* Goal of the exercise
Taking the listing below line by line, tally those that contain the string "assets". Give the total alone.

* Records
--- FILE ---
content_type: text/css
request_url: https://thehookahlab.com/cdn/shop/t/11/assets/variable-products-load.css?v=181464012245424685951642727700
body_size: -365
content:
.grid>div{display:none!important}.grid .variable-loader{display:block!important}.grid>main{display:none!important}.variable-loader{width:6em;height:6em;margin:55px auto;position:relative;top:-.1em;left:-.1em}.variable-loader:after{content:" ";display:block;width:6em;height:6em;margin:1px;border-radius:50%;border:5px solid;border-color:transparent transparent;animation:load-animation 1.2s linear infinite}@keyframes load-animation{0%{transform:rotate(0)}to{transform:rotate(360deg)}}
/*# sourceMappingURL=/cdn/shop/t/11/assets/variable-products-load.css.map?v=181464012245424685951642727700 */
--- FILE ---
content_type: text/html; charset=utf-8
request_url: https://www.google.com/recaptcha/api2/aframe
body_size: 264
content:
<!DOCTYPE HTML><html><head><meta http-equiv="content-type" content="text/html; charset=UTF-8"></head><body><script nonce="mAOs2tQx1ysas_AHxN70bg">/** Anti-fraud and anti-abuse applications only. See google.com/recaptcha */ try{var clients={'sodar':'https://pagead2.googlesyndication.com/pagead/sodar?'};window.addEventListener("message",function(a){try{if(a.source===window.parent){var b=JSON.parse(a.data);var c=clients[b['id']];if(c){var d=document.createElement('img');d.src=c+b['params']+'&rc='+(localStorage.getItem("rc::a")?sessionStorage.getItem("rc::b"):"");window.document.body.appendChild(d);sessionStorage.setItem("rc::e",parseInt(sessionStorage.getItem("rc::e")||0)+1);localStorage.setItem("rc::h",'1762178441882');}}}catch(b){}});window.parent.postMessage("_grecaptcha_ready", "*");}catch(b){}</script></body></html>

* Exercise solution
2